Passage to read -
◇ ◇ ◇ ◇ ◇ ◇ ◇

0 Comments
Viewing single post of blog Public Realm Commission 2013 – Anne Deeming

We invited Swansea-based writer, artist and curator Rowan Lear to produce a piece of creative writing in response to her experience of i didn’t see you there:

Looking for Anne Deeming’s ‘i didn’t see you there’

By Rowan Lear

“Carry on
Until the scene becomes improbable
until you have the impression, for the briefest of moments, that you are in a strange town or, better still, until you can no longer understand what is happening or is not happening, until the whole place becomes strange, and you no longer even know that this is what is called a town, a street, buildings, pavements…”

Georges Perec, Species of Spaces.

The gangplank of Temple Meads station deposits its passengers in a flurry of traffic. The daring among us dare to cross, darting between vehicles. The rest wait fidgeting for the all-clear. On the opposite side: one curved metal bar in an army of rigid railings, as if an impossibly strong child or canine has forced its way through. I’m looking for something out of the ordinary.

Electric-blue taxicabs converse with car horns. There’s a long pale patch where a stone wall has been repaired but not painted to match the rest. Past a building that once looked lost in time, a remnant of another city, caught in a web of circuitous traffic. Now shrouded in canvas and scaffolding, building-turned-advert, awaiting a new destiny.

◇ ◇ ◇ ◇ ◇ ◇ ◇

What is asked -
[A] Echo a span of the Temple Meads piece word for word: begin at the words that have "We invited Swansea-based" and stop after "Species of Spaces.".
[B] Answer these questions from the Temple Meads piece:
(i) Which author is quoted at the start, and from which work?
(ii) What color are the taxicabs?
(iii) What city is Rowan Lear based in?
The material that comes after the Temple Meads piece plays no part here.

Records shown -
◇ ◇ ◇ ◇ ◇ ◇ ◇

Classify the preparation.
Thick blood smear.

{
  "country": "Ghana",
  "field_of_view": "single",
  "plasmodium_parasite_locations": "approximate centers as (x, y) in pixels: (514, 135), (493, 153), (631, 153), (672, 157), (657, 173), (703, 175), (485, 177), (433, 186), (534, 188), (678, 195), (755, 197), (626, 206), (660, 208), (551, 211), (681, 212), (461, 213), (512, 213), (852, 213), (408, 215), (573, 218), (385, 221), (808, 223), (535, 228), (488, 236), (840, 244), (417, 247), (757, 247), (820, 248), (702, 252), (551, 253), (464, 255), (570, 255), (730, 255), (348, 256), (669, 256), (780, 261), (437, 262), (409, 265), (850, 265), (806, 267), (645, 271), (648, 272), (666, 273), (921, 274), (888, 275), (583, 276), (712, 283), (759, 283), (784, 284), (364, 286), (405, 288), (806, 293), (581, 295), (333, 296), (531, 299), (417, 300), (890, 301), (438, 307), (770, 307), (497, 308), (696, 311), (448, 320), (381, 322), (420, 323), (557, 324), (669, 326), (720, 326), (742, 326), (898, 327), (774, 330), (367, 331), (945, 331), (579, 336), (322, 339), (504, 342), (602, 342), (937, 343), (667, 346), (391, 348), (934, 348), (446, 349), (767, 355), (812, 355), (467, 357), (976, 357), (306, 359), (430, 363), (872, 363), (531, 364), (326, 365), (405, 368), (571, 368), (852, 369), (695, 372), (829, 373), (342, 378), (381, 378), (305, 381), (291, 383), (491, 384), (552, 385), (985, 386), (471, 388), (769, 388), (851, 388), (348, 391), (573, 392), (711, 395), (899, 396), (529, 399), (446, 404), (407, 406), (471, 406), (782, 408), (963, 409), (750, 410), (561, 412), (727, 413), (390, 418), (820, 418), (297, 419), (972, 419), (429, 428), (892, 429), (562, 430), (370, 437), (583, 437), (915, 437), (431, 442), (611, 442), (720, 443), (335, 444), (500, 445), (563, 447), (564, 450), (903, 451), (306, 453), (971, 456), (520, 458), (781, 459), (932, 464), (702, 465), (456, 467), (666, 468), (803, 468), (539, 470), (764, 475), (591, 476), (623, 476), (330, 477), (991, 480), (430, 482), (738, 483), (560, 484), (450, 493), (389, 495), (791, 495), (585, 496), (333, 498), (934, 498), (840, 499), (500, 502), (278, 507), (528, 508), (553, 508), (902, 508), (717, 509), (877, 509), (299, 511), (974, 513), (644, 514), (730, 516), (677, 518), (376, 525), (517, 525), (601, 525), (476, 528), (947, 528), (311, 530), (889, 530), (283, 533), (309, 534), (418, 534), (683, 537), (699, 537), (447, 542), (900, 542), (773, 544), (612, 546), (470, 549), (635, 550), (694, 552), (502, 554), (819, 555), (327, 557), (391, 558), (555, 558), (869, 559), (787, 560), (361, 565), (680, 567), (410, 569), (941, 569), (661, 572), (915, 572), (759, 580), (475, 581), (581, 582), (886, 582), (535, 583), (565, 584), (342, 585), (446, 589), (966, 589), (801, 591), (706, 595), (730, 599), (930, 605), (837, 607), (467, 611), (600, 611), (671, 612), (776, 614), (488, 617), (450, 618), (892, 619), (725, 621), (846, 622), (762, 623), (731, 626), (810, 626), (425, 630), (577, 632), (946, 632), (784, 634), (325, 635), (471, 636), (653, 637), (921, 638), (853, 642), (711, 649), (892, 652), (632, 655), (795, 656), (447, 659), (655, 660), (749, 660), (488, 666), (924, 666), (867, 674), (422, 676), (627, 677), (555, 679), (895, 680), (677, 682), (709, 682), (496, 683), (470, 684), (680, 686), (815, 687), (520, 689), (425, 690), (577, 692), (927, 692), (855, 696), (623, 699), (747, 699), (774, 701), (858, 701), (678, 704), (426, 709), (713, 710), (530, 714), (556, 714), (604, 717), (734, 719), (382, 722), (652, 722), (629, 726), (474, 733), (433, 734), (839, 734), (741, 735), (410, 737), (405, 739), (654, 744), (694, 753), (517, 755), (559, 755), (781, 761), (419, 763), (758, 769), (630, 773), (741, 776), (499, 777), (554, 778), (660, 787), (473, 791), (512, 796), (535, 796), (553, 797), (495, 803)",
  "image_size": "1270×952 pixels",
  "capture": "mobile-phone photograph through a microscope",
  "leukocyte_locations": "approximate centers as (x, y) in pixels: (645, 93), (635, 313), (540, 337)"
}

◇ ◇ ◇ ◇ ◇ ◇ ◇

Per-task outputs -
[A]
We invited Swansea-based writer, artist and curator Rowan Lear to produce a piece of creative writing in response to her experience of i didn’t see you there:

Looking for Anne Deeming’s ‘i didn’t see you there’

By Rowan Lear

“Carry on
Until the scene becomes improbable
until you have the impression, for the briefest of moments, that you are in a strange town or, better still, until you can no longer understand what is happening or is not happening, until the whole place becomes strange, and you no longer even know that this is what is called a town, a street, buildings, pavements…”

Georges Perec, Species of Spaces.

[B]
(i) Georges Perec, Species of Spaces
(ii) Electric blue
(iii) Swansea